Le rap français est sous le choc. Mohamed Bellahmed, plus connu sous le nom de Moha La Squale, vient d’être condamné à 3 ans de prison ferme pour violences conjugales, séquestration et menaces de mort sur plusieurs de ses ex-compagnes. Un jugement lourd qui ébranle l’industrie musicale hexagonale et soulève des questions sur la responsabilité des artistes.
L’ascension fulgurante d’une étoile du rap
Issu des quartiers populaires parisiens, Moha La Squale s’était fait remarquer en 2018 avec son premier album Bendero, encensé par la critique. Sa plume acérée et son flow unique lui avaient valu une notoriété grandissante. Nommé aux Victoires de la Musique, le rappeur de 29 ans était devenu en quelques mois l’un des visages les plus prometteurs de sa génération.
Mais derrière le succès se cachait une réalité bien plus sombre. Dès septembre 2020, plusieurs de ses anciennes compagnes prennent la parole pour dénoncer les violences physiques et psychologiques qu’elles auraient subies. Coups, séquestrations, menaces avec arme… Les témoignages glaçants se multiplient, jetant une lumière crue sur le comportement du rappeur.
Un procès retentissant
Mis en examen en juin 2021, Moha La Squale a tenté de fuir ses responsabilités. Malgré une assignation à résidence et un bracelet électronique, il prend la fuite en Allemagne en décembre dernier avant d’être interpellé. De retour en France, il comparaît enfin devant ses juges en juillet 2024.
Au terme d’un procès ultra-médiatisé, le verdict tombe : 4 ans de prison dont 3 fermes pour violences conjugales sur 6 ex-compagnes. Des faits qu’il a toujours contestés, criant au complot. Mais pour la justice, les preuves sont accablantes. Photos de blessures, captures d’écran de menaces, enregistrements audio… Un dossier solide qui ne laisse guère de place au doute.
Ma cliente est détruite par ces faits et attend du procès qu’enfin Moha La Squale puisse s’expliquer sur ce dont elle l’accuse, afin de pouvoir se reconstruire.

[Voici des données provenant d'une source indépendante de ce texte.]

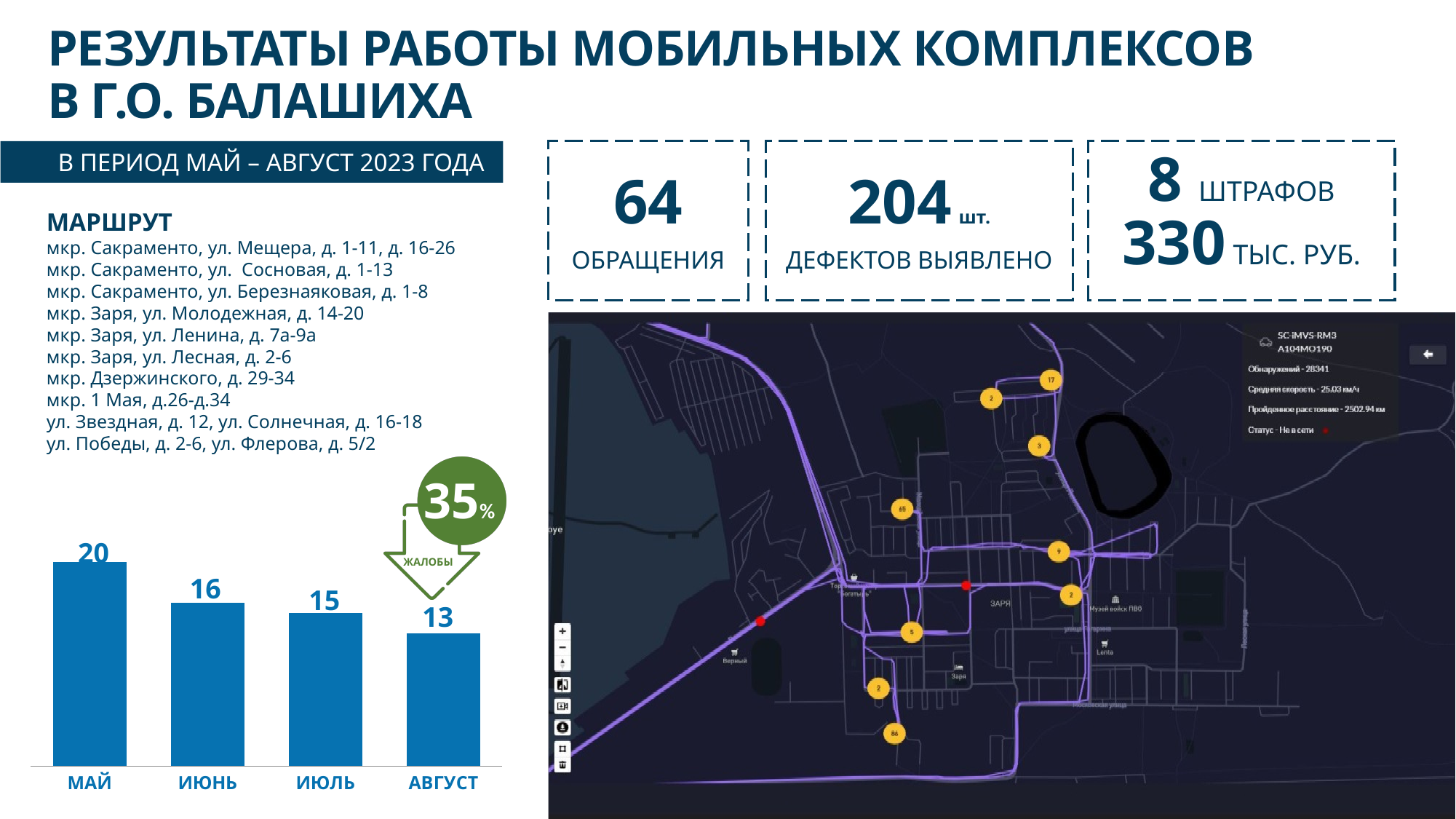
What is the value for ИЮНЬ in the bar chart? 16 What percentage decrease in ЖАЛОБЫ is shown in the green arrow next to the bar chart? 35% What is the difference between the values for МАЙ and АВГУСТ in the bar chart? 7 What is the value for АВГУСТ in the bar chart? 13 What is the value for ИЮЛЬ in the bar chart? 15 How many months are shown in the bar chart? 4 Which is larger in the bar chart, the value for ИЮНЬ or the value for ИЮЛЬ? ИЮНЬ Which month has the lowest value in the bar chart? АВГУСТ What is the value for МАЙ in the bar chart? 20 Do the values in the bar chart rise or fall from МАЙ to АВГУСТ? fall Which month has the highest value in the bar chart? МАЙ What kind of chart is shown on the slide? bar chart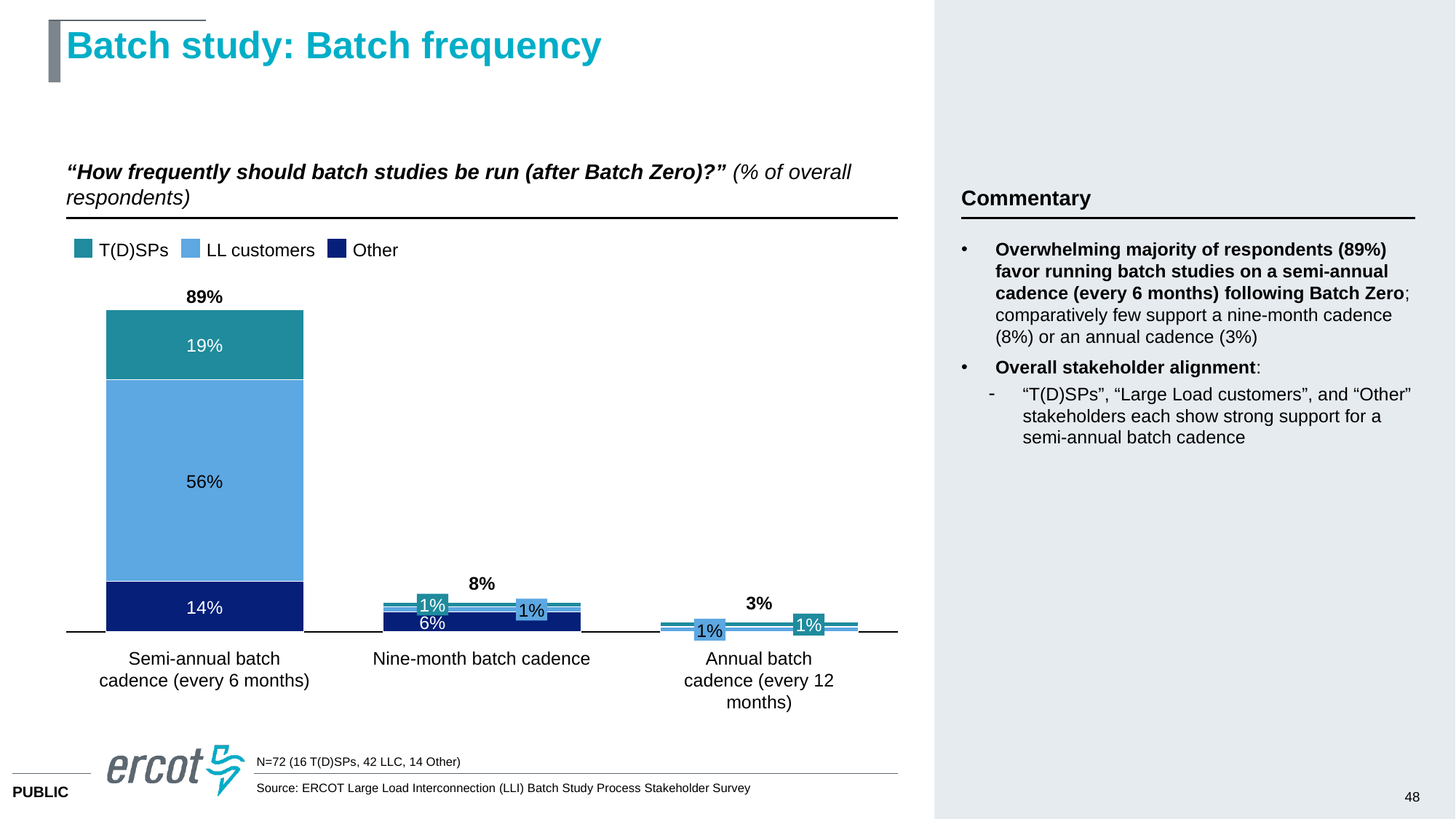
What type of chart is shown on the slide? Stacked bar chart Which series is shown in the darkest blue colour in the legend? Other How many series does the legend list? 3 What is the difference between the Semi-annual batch cadence total and the Nine-month batch cadence total? 81% What is the total for the Annual batch cadence (every 12 months) bar? 3% What is the Other value for Nine-month batch cadence? 6% What is the LL customers value for Semi-annual batch cadence (every 6 months)? 56% What is the T(D)SPs value for Semi-annual batch cadence (every 6 months)? 19% What is the total for the Semi-annual batch cadence (every 6 months) bar? 89% How many batch cadence categories are shown on the x axis? 3 Which batch cadence has the highest overall total? Semi-annual batch cadence (every 6 months) What is the total for the Nine-month batch cadence bar? 8%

– Me Alix Dominicé, avocate d’une des parties civiles
Un milieu musical en question
Au-delà du cas individuel, l’affaire Moha La Squale met en lumière les dérives d’un certain rap français. Textes crus, clips suggestifs, culture de l’hypermasculinité… Nombreux sont les artistes qui exploitent ces codes. Si la plupart s’en tiennent au domaine de la fiction, d’autres semblent confondre persona artistique et comportements réels.
Le mouvement #MusicToo, déclinaison de #MeToo, avait déjà permis de libérer la parole sur le sexisme du milieu musical. Cette condamnation marque un nouveau tournant. Elle contraint le rap français à faire son examen de conscience et à s’interroger sur les messages qu’il véhicule auprès de la jeunesse.
C’est un signal fort envoyé par la justice. Violence et misogynie ne peuvent plus se cacher derrière une esthétique ou un statut d’artiste. Le rap doit assumer ses responsabilités.
– Sophia Aram, chroniqueuse
Un électrochoc salvateur ?
Pour beaucoup d’observateurs, cette condamnation historique pourrait agir comme un électrochoc salvateur pour le rap francophone. A l’image du hip-hop américain après l’affaire R. Kelly, le genre musical est appelé à opérer sa mue, en promouvant des modèles plus vertueux.
Certains artistes ont déjà amorcé cette révolution des mentalités, en mettant leur notoriété au service de causes progressistes. Mise en avant des rappeuses, dénonciation des stéréotypes, valorisation de la diversité… Des initiatives encore minoritaires, mais qui pourraient faire des émules après ce séisme.
L’avenir nous dira si la chute de Moha La Squale marquera un véritable tournant. Une chose est sûre : l’heure du bilan a sonné pour un certain rap français et ses dérives. Dans cette introspection douloureuse mais nécessaire, le genre musical n’a pas d’autre choix que de se réinventer. Pour ne plus jamais laisser la violence prendre le pas sur le talent.